Predictor and Outcome Measurements

All predictors were collected at baseline. Age was included as a continuous measure. Sex was categorized into female and male, and race and ethnicity were collected from various member surveys and registries using EHR data (which include self-reported, insurance files, and clinician-observed). Those with Hispanic ethnicity were identified first and the remaining participants were categorized into Asian (including Native Hawaiian and Pacific Islander), Black, White, and other (including American Indian or Alaskan Native, missing or unknown, or multiracial). BMI was included as a continuous variable. Smoking history was categorized as current, former, never, and unknown. Diabetes was identified using the KPNC Diabetes Registry, which uses diagnoses, laboratory tests, and prescriptions for antihyperglycemic medications.27 Drug use was identified using ICD-9 and International Classification of Diseases, Ninth Revision, Clinical Modification (ICD-9-CM) diagnosis codes (eTable 2 in Supplement 1). Comorbid conditions (HIV, steatohepatitis, other autoimmune disease) were identified using ICD-9 and ICD-10-CM diagnosis codes, HBV using antigen-positive status and/or detectable or quantifiable HBV DNA levels, and cirrhosis was identified using ICD-9 and ICD-10-CM diagnosis codes,28 or using a Fibrosis-4 calculator (FIB-4) score of 3.25 or greater.29 The diagnosis of HCC was captured using the KPNC Division of Research Cancer Registry30 and retrospectively using death certificates.

Missing Data and Indicators

Those with missing data for race and ethnicity and smoking status were included with the other race and ethnicity category and the unknown smoking history category, respectively.
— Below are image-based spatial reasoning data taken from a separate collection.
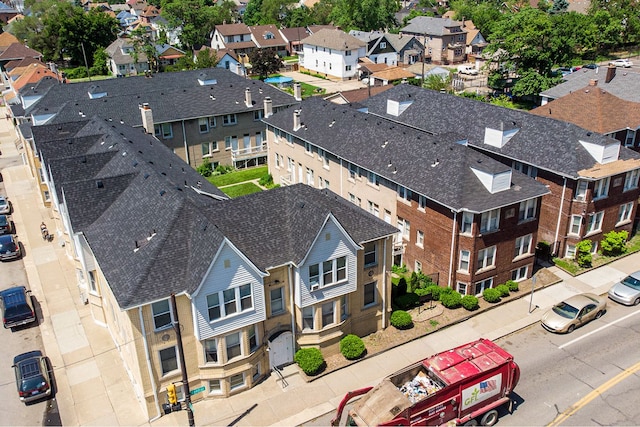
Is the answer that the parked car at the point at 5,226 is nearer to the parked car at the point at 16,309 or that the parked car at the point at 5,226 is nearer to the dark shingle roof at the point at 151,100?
the dark shingle roof at the point at 151,100

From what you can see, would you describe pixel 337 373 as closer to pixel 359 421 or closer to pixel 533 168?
pixel 359 421

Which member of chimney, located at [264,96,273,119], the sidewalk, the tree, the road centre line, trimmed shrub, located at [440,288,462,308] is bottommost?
the road centre line

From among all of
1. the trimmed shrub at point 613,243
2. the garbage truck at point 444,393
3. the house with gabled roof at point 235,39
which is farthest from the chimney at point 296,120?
the house with gabled roof at point 235,39

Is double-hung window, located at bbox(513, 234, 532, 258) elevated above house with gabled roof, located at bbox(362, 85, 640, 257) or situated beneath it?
situated beneath

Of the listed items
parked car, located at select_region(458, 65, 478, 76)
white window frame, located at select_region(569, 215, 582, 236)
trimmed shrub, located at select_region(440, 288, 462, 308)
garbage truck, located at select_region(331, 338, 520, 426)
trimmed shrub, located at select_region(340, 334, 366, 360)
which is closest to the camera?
garbage truck, located at select_region(331, 338, 520, 426)

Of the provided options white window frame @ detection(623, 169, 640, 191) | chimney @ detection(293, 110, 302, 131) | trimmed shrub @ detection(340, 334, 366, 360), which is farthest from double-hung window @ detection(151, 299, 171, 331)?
white window frame @ detection(623, 169, 640, 191)

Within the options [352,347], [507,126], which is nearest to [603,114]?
[507,126]

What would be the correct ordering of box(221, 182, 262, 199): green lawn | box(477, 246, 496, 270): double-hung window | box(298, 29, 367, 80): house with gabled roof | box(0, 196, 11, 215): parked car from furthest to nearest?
box(298, 29, 367, 80): house with gabled roof, box(221, 182, 262, 199): green lawn, box(0, 196, 11, 215): parked car, box(477, 246, 496, 270): double-hung window

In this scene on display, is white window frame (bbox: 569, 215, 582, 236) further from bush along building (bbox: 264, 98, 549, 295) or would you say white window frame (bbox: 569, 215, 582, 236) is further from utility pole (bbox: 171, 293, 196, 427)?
utility pole (bbox: 171, 293, 196, 427)
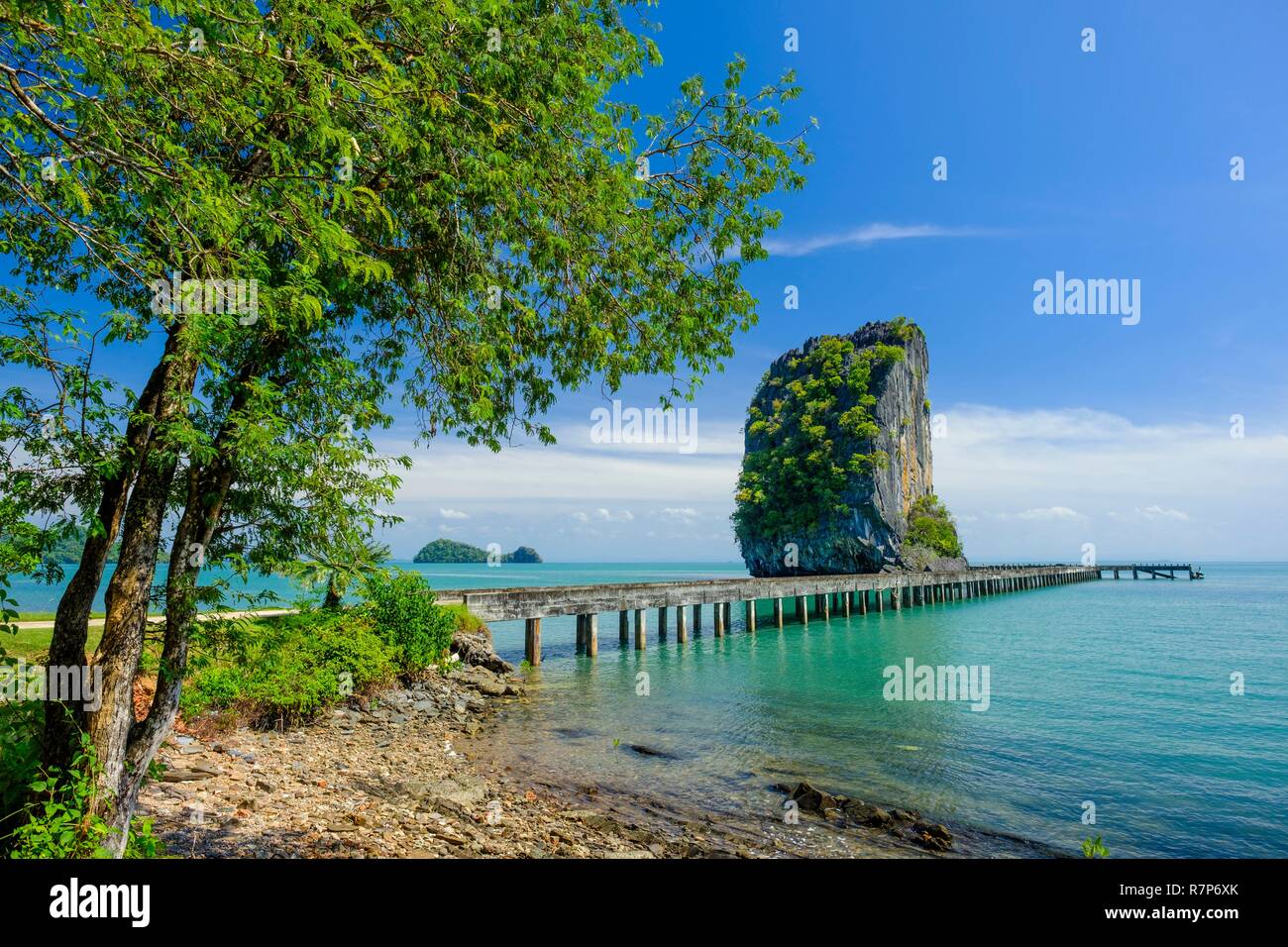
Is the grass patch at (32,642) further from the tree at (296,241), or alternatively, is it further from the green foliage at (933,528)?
the green foliage at (933,528)

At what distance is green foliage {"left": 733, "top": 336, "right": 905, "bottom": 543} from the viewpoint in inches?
2879

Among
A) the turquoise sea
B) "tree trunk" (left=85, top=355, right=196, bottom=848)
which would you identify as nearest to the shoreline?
the turquoise sea

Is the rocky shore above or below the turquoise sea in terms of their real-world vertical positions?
above

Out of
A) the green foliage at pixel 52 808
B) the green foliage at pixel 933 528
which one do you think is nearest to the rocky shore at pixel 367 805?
the green foliage at pixel 52 808

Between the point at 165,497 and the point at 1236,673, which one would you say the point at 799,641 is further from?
the point at 165,497

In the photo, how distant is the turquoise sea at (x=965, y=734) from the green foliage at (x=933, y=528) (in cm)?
4128

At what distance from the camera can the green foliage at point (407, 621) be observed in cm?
1545

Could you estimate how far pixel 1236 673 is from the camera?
25.2 metres

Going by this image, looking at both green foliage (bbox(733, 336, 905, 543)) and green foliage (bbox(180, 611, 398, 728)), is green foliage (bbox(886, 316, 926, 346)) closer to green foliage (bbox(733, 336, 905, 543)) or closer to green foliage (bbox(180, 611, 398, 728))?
green foliage (bbox(733, 336, 905, 543))

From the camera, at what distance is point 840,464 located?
7375 cm

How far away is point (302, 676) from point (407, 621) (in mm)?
3627

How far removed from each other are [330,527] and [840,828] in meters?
8.20

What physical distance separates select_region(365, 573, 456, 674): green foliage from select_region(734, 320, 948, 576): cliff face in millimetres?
56048

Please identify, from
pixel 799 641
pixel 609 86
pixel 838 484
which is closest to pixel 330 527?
pixel 609 86
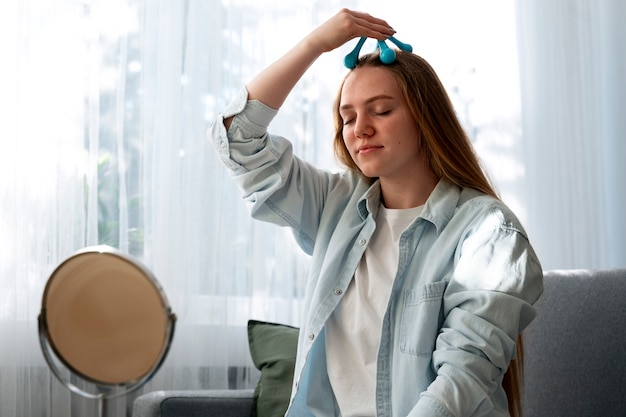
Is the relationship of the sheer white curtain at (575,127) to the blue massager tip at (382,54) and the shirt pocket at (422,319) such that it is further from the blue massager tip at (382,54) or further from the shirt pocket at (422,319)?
the shirt pocket at (422,319)

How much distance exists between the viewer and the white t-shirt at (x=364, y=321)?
1646mm

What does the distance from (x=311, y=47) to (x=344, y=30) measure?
0.08 meters

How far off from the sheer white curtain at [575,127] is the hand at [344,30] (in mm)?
1461

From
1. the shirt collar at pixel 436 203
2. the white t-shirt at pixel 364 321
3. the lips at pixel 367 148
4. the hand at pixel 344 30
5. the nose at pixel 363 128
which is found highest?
the hand at pixel 344 30

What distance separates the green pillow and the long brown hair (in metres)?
0.64

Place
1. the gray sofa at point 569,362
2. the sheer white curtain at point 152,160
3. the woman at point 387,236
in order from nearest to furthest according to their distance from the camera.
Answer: the woman at point 387,236 → the gray sofa at point 569,362 → the sheer white curtain at point 152,160

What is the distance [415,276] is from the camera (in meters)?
1.67

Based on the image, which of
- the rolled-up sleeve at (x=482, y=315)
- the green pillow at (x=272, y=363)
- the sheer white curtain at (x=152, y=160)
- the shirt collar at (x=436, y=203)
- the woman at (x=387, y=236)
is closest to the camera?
the rolled-up sleeve at (x=482, y=315)

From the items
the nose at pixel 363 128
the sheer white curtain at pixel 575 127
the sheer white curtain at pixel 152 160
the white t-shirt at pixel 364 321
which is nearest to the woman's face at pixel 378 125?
the nose at pixel 363 128

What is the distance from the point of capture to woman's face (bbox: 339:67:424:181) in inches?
67.0

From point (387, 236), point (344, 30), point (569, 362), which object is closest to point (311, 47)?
point (344, 30)

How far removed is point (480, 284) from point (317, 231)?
45 centimetres

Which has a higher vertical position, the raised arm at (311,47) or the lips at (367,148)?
the raised arm at (311,47)

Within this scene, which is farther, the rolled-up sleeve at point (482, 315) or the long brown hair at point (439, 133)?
the long brown hair at point (439, 133)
Missing data for BMI (6% of sample) was imputed at the predictive mean using R package multivariate imputation using chained equations.31 Clinical variables had varying degrees of missingness ranging from 4% for ALT, 17% for platelets, 45% for AST, 61% for bilirubin, 74% for INR, and 77% for albumin and were not missing at random; thus, we did not impute.32 Instead, these continuous variables were categorized into 5 groups, including quartile groups based on the 25th, 50th, and 75th percentiles, and a fifth missing category. All these variables, including their missing categories, were included in the development of the prediction algorithm.

Statistical Analysis

Descriptive statistics were presented as median and IQR for continuous variables and proportions for categorical variables. The study population was randomly divided into 2 samples: derivation (70%) and validation (30%). An extreme gradient boosting algorithm was then used to model the risk of HCC using R package XGBoost.33 The follow-up period was from the index date to HCC development, loss of membership, or death or administrative censoring at study termination on September 30, 2021. The extreme gradient boosting algorithm is an ensemble of decision trees algorithms in which decision trees are created in sequential form. For each decision tree, a weight is added to all the independent variables to predict the outcome under study. In XGBoost, the gradient boosting algorithm is used to iteratively refine the model by adding new decision trees that correct the errors of the previous trees. Thus, the gradient boosting algorithm produces a robust predictive model. We used 10-fold cross-validation in the gradient boosting algorithm, and a total of 1141 rounds were run for the optimal results. The risk of developing HCC was divided into 3 categories, with the predicted probability of developing HCC of 0.05% or less classified as low risk; 0.05% to 0.09%, medium risk; and 0.1% or greater, high risk, over a median (range) follow-up of 9.3 (5.8-12.4) years (eFigure in Supplement 1). Stratified analyses were also performed by cirrhosis status, race and ethnicity groups, and age categories (≤40, 41-65, 66-75, ≥76 years). Statistical analysis was performed during February 2023 to January 2024. All analyses were completed in SAS version 9.4 (SAS Institute) and R version 3.4.1 (R Project for Statistical Computing).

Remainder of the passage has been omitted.